Continuing from the previous post (Learning to use OpenAI Gym) I explore how to create a neural network policy that can train our cart to balance the pole for a longer period of time compared to the simple hard coded policy. Using a simple network we should see an improvement my measuring the amount of consectutive steps that the pole can stay vertical.

Neural Network Policy

Use the import statements and plotting functions from the previous post

keras.backend.clear_session()
tf.random.set_seed(42)
np.random.rand(42)
#this is the observation space 
num_inputs = 4 


If changing the parameters of the model, make sure to clear session before retraining the model


model = keras.models.Sequential([
    keras.layers.Dense(20,activation="relu",input_shape=(num_inputs,)),
    keras.layers.Dense(5,activation="relu"),
    keras.layers.Dense(1,activation="sigmoid"),
])

model.summary()
Model: "sequential" 
_________________________________________________________________
Layer (type) Output Shape Param # =================================================================
dense (Dense) (None, 20) 100
dense_1 (Dense) (None, 5) 105
dense_2 (Dense) (None, 1) 6
=================================================================
Total params: 211
Trainable params: 211
Non-trainable params: 0
_________________________________________________________________

The input for our model is going to the environment’s observations: obs = [x,x,x,x] and the output will the action that is going to be taken by the cart (either 0 or 1). Since there are only two possible actions, we only need one output neuron using the sigmoid activation function to represent the action that the cart will take. If there were more than two actions that we could take, then each action would be represented by a neuron and we would use the softmax activation function.

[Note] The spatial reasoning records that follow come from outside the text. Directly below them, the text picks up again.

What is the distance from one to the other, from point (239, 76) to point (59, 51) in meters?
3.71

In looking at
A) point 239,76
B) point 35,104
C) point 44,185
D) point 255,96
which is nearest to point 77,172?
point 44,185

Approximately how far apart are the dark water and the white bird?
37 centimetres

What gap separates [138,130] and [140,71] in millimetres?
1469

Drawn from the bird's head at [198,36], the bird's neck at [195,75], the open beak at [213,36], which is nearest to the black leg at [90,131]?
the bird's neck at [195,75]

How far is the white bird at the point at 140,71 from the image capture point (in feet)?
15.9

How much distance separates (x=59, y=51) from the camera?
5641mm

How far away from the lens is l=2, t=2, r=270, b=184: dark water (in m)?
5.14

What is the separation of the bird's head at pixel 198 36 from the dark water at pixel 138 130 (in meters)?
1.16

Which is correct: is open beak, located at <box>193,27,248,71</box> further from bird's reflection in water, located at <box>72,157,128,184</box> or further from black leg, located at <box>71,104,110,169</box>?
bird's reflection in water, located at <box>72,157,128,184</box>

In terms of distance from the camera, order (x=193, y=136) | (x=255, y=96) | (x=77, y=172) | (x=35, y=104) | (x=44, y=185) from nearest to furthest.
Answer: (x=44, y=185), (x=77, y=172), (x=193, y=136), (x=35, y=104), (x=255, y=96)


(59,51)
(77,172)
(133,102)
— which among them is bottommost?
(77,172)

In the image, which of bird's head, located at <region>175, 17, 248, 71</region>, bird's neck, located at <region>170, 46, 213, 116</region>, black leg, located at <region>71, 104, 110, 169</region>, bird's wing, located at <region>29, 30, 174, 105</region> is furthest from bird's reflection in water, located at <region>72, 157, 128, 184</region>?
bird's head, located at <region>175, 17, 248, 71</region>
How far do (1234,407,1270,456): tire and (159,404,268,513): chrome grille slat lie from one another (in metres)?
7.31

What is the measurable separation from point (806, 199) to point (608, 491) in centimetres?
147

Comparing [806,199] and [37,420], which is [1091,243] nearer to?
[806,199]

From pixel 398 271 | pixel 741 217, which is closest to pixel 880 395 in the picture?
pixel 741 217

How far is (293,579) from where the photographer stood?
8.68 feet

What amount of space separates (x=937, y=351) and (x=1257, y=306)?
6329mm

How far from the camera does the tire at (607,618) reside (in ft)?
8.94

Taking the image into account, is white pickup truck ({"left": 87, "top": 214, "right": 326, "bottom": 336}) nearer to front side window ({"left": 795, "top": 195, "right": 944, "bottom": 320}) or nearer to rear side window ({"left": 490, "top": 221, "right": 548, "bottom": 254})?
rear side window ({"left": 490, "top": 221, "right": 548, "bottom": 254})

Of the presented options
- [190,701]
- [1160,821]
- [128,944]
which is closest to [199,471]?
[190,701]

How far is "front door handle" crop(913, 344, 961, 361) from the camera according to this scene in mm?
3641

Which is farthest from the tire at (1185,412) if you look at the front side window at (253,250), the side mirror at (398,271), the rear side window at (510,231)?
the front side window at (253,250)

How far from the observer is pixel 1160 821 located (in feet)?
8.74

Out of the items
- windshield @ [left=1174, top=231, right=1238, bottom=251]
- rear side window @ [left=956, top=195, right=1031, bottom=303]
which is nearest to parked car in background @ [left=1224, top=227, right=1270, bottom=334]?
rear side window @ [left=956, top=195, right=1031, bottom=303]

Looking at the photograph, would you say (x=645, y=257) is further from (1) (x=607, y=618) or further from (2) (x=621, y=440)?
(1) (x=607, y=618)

In the code below, we decide our action based on random probability. For example let’s say the randomly generated probability is .40 and the probability of going left generated by the model is 0.50. We have a statement below that compares these two probabilites. Since .40 > .50 is a false statement, we convert our boolean to the integer 0 and our action is to go left.

We make our decisions based on this random probability because we want to find the right balance between exploring new actions and exploiting actions that we already know work well. Imagine you go to a cafe and randomly select a coffee. If you like it, the probability that you order it again next time you go is increased. However, you shouldn’t increase that probability to 100% because there might be other coffees to try that are even better than the first.

def render_policy(model,max_steps=200,seed=42): 
  frames = [] 
  env = gym.make("CartPole-v1",render_mode="rgb_array")
  np.random.seed(seed)
  #reset the environment 
  obs = env.reset()
  obs = np.array([obs[0]])
  reward = 0 
  #keep track of how many consectuive times pole is vertical 
  totals = 0 
  for step in range(max_steps):
    frames.append(env.render())
    left_prob = model.predict(obs)
    #print('left_prob',left_prob)
    #generate random number  
    p = np.random.rand()
    #print('p',p)
    #turn boolean value into integer (ACTION  = TRUE:1 OR FALSE:0)
    action = int(p>left_prob)
    #print('action',action)
    stats = env.step(action)
    obs = np.array([stats[0]])
    
    reward = stats[1]
    done = stats[2]
    info = stats[3]
    totals+= reward 
    if done: 
      break
  env.close()
  return frames,totals

For our cart-pole environment, we can ignore past observations and actions because at each step we can see the environments full state.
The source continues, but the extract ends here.